The PC(USA) has a helpful job website where you can see churches seeking new pastors and pastors seeking new churches. The system works by each entity submitting information forms – ministry information forms for churches and personal information forms for pastors. You’ve probably noticed I haven’t written anything here since January, so you can probably imagine writing my personal information form has been a struggle.
I’ve been in a rut of feeling like I don’t have anything to contribute. Call it the global pandemic 18-month slump or a I-don’t-make-time-for-writing block or ultimate exhaustion or whatever you’d like. But I’ve stared at blank blog pages at least weekly since January and always end up closing the tab. Thankfully (or terrifyingly), I have an additional push to start writing again as I try to share who I am and where I feel called with new churches as my time at Second begins to wrap.
They really tried to make it easy on us. They list out core competencies and their definitions, and all you have to do is put an “x” in the top 10 boxes that describe you. There are neat charts to lay out where you have served before, how big the congregation was, and your role in your time there. The four essay questions are limited to 1500 characters, including spaces, and “simply” ask you one moment that has felt like success in ministry and one time you’ve led change. Simultaneously, 1500 characters feels way absurdly short and also out-of-my-reach huge. So just sit down at your computer and be fully and authentically yourself, while knowing your 10 core competencies are probably the secondary 10 the church you really want is looking for, and be everything to everyone so that you might (please, dear God) get a job in 9 months. Turns out that kind of pressure does not fill up your information form very quickly.
I don’t end this blog with an overwhelming since of enthusiasm or hope. I have a draft of my PIF, but it doesn’t feel right yet. I have written some words here, but I don’t know that I’ve said anything. However, I am reminded of the words I spoke to my NJ congregation every Sunday for two years, words my best friend repeats to me multiple times each week, words we all need in this seemingly never-ending stagnation of creativity, gratification, and humanity: you are loved and you are enough. No condition, no hesitation, no ifs, ands, or buts. We are loved and we are enough. Whether or not we have words on our pages or joy in our hearts or satisfactory PIFs. It’s just true. Thanks be to God.

* **Problems and tasks**:
1. In the blog post, how many characters are the four essay questions limited to?
2. Quote the blog post starting with "The PC(USA) has" and going on through "been a struggle.".
None of the records are needed here.

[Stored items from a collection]
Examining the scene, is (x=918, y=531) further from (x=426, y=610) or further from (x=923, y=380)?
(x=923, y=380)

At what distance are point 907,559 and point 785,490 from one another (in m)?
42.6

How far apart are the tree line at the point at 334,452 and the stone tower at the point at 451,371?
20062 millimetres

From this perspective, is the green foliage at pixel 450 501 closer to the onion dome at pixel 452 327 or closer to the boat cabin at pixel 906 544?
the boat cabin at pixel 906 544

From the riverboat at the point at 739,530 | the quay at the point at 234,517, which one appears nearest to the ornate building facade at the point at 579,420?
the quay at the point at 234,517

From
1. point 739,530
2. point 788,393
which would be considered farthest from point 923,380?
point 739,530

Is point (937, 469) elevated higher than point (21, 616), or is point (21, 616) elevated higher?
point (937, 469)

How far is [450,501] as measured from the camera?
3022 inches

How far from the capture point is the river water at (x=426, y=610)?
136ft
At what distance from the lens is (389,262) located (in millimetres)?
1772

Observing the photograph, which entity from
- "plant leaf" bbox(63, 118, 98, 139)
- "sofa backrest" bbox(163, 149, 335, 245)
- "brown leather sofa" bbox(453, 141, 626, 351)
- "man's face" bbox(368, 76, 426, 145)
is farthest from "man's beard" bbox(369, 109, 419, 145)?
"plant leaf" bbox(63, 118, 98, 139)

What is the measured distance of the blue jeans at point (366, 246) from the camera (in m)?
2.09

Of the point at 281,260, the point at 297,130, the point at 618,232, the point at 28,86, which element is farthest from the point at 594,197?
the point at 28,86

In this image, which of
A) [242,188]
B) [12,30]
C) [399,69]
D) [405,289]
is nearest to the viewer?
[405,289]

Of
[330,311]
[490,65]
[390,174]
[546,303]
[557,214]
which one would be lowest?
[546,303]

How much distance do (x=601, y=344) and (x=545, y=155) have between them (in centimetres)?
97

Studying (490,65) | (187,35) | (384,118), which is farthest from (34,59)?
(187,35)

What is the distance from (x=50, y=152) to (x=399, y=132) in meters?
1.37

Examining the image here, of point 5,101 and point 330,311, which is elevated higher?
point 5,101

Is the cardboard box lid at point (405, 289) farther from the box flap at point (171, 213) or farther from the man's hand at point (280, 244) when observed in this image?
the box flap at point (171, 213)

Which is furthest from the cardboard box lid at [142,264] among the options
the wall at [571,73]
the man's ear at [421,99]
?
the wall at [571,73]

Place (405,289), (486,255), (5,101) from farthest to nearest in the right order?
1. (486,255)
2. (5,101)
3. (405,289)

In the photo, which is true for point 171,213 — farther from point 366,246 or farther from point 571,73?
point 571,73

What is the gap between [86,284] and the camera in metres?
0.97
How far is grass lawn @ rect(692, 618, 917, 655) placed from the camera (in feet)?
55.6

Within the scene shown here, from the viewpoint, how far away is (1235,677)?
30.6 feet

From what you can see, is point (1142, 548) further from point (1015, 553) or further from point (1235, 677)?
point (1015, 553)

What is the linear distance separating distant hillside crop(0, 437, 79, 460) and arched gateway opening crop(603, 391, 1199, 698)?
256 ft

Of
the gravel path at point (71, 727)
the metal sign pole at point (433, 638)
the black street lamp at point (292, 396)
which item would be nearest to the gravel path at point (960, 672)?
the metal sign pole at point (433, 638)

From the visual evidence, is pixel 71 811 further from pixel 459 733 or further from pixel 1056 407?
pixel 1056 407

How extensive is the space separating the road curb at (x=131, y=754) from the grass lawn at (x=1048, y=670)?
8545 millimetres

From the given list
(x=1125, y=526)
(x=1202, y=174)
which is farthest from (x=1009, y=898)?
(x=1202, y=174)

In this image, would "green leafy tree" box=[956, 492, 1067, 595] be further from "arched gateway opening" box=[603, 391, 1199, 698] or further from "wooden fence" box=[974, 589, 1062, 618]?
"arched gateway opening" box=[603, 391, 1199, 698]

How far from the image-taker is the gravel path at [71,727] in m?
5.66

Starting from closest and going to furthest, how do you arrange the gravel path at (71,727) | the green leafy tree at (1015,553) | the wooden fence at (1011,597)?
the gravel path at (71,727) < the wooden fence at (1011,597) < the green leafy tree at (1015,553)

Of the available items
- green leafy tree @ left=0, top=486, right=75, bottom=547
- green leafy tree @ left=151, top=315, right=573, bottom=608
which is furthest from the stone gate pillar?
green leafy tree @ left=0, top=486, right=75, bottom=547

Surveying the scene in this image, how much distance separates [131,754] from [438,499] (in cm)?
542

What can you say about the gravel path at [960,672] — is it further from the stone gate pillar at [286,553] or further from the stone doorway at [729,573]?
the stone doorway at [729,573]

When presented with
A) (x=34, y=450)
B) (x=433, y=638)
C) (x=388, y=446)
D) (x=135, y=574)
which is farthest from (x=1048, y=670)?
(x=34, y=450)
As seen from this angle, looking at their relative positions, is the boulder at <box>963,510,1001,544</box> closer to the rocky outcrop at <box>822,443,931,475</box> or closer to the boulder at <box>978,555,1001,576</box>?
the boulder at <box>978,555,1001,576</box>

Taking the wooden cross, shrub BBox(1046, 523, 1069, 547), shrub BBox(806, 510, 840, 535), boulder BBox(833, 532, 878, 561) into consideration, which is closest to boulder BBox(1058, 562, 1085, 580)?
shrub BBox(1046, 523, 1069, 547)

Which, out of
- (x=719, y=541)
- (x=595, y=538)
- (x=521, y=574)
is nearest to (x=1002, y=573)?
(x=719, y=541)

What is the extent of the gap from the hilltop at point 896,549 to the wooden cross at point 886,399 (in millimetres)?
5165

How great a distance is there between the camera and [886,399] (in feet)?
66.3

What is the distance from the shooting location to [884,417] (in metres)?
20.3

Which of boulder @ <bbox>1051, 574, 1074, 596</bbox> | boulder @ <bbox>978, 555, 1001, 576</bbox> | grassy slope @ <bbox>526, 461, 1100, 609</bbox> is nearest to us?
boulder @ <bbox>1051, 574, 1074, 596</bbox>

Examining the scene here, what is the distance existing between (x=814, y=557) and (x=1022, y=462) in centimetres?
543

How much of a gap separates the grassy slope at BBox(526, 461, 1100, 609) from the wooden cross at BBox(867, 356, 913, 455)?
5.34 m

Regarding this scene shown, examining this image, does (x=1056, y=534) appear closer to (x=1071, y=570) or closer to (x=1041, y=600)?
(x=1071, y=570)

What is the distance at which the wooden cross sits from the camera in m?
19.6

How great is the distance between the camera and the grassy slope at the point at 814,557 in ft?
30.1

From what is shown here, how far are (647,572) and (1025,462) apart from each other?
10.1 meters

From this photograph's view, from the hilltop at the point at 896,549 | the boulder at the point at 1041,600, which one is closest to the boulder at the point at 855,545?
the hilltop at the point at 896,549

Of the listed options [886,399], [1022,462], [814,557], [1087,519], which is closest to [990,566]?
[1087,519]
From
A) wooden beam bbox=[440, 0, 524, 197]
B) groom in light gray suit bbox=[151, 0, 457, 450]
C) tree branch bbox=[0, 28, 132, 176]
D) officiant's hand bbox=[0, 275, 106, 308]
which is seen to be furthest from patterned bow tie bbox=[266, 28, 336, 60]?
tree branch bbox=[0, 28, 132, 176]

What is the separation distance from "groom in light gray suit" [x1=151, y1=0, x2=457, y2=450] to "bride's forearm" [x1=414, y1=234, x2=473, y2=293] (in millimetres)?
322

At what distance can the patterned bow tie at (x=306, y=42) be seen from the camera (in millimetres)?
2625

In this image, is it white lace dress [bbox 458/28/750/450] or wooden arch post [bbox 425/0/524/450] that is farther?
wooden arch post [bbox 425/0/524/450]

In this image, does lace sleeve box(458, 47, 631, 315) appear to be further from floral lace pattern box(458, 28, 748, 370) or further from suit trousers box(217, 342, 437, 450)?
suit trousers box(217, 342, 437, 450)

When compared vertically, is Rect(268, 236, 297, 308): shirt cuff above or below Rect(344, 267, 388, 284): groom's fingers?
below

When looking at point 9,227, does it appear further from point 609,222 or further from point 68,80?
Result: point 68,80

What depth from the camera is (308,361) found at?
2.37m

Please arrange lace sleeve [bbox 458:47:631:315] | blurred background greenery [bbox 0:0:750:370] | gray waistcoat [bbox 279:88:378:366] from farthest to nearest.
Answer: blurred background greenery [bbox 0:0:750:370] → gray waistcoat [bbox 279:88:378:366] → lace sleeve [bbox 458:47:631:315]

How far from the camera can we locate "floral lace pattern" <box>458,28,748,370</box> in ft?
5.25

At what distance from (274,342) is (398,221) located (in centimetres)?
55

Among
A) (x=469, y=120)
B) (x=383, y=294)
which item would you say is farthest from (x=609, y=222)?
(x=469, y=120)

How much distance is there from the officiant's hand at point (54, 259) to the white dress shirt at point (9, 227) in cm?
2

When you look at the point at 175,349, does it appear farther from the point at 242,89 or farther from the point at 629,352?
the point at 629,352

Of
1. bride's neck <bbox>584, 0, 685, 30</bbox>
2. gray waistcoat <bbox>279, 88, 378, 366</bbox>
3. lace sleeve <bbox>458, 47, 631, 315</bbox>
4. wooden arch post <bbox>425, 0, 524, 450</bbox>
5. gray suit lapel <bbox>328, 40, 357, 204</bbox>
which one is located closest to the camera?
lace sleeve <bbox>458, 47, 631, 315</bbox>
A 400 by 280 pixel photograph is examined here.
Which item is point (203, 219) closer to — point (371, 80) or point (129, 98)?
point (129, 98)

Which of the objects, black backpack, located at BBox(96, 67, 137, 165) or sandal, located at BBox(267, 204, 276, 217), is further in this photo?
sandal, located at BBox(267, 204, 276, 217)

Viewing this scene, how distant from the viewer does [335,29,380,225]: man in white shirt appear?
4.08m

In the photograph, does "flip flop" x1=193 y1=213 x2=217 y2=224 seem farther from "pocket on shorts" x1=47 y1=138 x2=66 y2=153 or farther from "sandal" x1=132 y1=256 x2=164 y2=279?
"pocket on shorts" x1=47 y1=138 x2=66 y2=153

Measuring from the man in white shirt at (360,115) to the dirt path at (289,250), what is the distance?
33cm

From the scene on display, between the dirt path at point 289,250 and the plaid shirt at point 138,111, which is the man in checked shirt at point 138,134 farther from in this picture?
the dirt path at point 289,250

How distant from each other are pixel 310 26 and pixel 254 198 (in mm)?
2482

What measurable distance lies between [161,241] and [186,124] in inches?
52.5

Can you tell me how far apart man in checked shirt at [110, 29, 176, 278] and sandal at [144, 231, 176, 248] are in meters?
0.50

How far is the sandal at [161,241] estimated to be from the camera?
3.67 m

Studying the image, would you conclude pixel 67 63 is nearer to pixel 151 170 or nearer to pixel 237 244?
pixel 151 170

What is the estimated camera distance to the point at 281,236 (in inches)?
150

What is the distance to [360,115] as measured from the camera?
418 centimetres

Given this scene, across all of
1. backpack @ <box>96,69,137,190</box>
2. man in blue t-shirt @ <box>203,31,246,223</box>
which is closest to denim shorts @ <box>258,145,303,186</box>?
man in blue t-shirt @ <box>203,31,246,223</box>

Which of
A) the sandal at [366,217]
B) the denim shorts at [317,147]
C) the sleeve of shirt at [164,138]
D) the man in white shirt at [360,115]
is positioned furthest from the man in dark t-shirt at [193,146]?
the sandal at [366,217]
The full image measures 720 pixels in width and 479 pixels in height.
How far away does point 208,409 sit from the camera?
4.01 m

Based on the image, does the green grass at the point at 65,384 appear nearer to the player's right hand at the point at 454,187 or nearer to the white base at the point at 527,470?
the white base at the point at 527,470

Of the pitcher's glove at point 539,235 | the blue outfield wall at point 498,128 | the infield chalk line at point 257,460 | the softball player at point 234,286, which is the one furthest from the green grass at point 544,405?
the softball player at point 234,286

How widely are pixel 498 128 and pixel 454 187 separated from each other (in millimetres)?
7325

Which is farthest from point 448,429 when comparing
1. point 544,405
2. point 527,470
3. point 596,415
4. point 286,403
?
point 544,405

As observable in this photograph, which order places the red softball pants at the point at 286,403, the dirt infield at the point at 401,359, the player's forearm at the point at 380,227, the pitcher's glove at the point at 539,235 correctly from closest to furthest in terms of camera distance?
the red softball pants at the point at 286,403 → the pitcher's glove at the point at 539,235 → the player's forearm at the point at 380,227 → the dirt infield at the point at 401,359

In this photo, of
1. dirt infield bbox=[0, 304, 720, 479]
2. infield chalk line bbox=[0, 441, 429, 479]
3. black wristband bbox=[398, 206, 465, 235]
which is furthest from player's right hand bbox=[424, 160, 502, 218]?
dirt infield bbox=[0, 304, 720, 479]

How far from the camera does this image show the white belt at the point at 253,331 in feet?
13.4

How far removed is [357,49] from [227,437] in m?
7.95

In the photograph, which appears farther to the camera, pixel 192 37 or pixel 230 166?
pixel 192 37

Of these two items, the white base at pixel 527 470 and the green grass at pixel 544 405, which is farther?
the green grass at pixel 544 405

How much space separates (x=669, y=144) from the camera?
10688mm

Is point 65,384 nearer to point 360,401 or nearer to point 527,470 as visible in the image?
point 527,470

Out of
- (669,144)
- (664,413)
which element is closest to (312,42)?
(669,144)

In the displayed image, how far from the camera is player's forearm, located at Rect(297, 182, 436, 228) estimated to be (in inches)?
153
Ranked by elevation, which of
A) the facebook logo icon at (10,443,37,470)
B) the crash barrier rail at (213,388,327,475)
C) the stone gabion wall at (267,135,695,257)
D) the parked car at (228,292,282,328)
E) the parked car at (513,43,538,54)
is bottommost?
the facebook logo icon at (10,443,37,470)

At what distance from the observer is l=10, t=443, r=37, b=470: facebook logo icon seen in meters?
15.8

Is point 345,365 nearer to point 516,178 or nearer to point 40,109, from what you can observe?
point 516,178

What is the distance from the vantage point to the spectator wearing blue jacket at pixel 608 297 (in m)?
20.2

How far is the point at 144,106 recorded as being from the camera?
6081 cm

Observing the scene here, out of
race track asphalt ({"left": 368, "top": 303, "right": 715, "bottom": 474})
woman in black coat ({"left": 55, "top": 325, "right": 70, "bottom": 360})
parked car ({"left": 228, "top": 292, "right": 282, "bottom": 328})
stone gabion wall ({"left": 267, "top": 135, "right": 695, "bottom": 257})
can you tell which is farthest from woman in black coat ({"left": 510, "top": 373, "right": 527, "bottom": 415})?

* **Problem solutions**:
1. 1500 characters, including spaces.

2.
The PC(USA) has a helpful job website where you can see churches seeking new pastors and pastors seeking new churches. The system works by each entity submitting information forms – ministry information forms for churches and personal information forms for pastors. You’ve probably noticed I haven’t written anything here since January, so you can probably imagine writing my personal information form has been a struggle.